← Back to context

Comment by bobbiechen

10 hours ago

>We’ve already done the work to render the page, and we’re trying to shed load, so why would I want to increase load by generating challenges and verifying responses? It annoys me when I click a seemingly popular blog post and immediately get challenged, when I’m 99.9% certain that somebody else clicked it two seconds before me. Why isn’t it in cache? We must have different objectives in what we’re trying to accomplish. Or who we’re trying to irritate.

+1000 I feel like so much bot detection (and fraud prevention against human actors, too) is so emotionally-driven. Some people hate these things so much, they're willing to cut off their nose to spite their face.

My view on this is simple:

If you're a bot which will ignore all the licenses I put on that content, then I don't want to you to be able to reach that content.

No, any amount of monetary compensation is not welcome either. I use these licenses as a matter of principle, and my principles are not for sale.

That's all, thanks.

  • I think the problem is that despite the effort, you will still end up in the dataset. So it's futile

  • How can you tell a bot will ignore all your content licenses?

    • Currently all AI companies argue that the content they use falls under fair use, and disregard all licenses. This means any future ones respecting these licenses needs to be whitelisted.

      7 replies →

I think it’s better viewed through a lens of effort. Implementing systems that try harder to not challenge humans takes more work than just throwing up a catch-all challenge wall.

The author’s goal is admirable: “My primary principle is that I’d rather not annoy real humans more than strictly intended”. However, the primary goal for many people hosting content will be “block bots and allow humans with minimal effort and tuning”.

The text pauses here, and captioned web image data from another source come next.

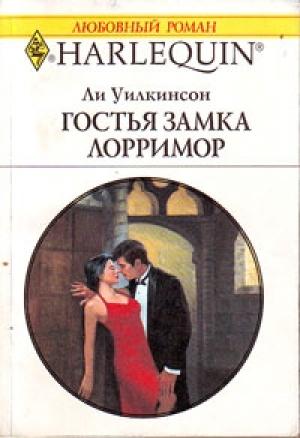 Обложка книги «Гостья замка Лорримор» — Ли Уилкинсон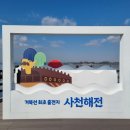 금문소공원 이미지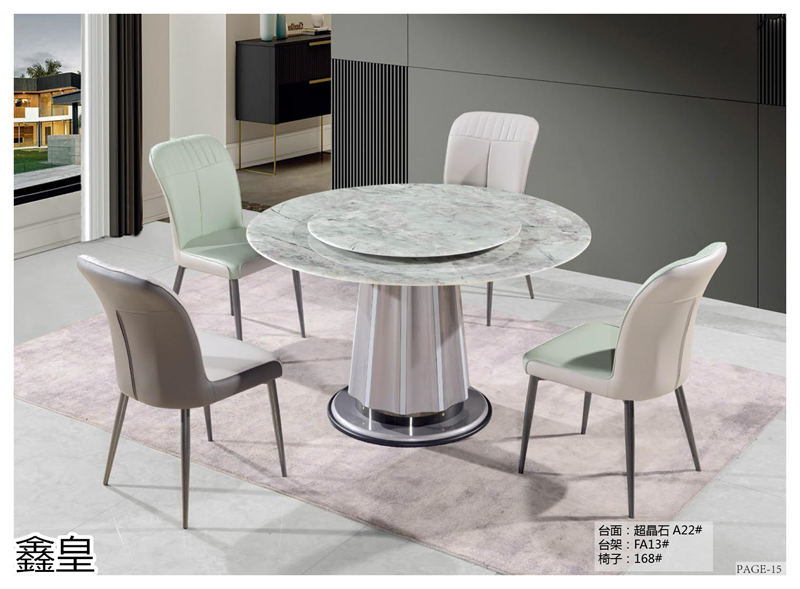 鑫皇家居 極簡輕奢兩廳超晶石臺面家具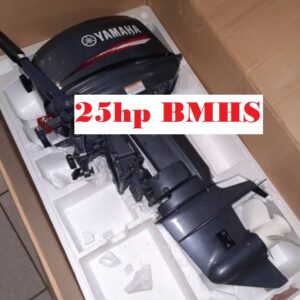 25BMH 1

Really? If I’m an unsophisticated blog not using a CDN, and I get a $1000 bill for bandwidth overage or something, I’m gonna google a solve and slap it on there because I don’t want to pay another $1000 for Big Basilisk. I don’t think that’s emotional response, it’s common sense.

  • Seems like you've made profoundly questionable hosting or design choices for that to happen. Flat rate web hosting exists, and blogs (especially unsophisticated ones) do not require much bandwidth or processing power.

    Misbehaving crawlers are a huge problem but bloggers are among the least affected by them. Something like a wiki or a forum is a better example, as they're in a category of websites where each page visit is almost unavoidably rendered on the fly using multiple expensive SQL queries due to the rapidly mutating nature of their datasets.

    Git forges, like the one TFA is discussing, are also fairly expensive, especially as crawlers traverse historical states. When the crawler is poorly implemented they'll get stuck doing this basically forever. Detecting and dealing with git hosts is an absolute must for any web crawler due to this.

    • >Flat rate web hosting exists, and blogs (especially unsophisticated ones) do not require much bandwidth or processing power.

      I actually find this surprisingly difficult to find.

      I just want static hosting (like Netlify or Firebase Hosting), but there aren't many hosts that offer that.

      There are lots of providers where I can buy a VPS somewhere and be in charge of configuring and patching it, but if I just want to hand someone a set of HTML files and some money in exchange for hosting, not many hosts fit the bill.

      6 replies →

  • Wouldn't it be easier to put the unsophisticated blog behind cloudflare

    • As much as I like to shit on cloudflare at every opportunity, it would obviously be easier to put it behind CF than install bot detection plugins.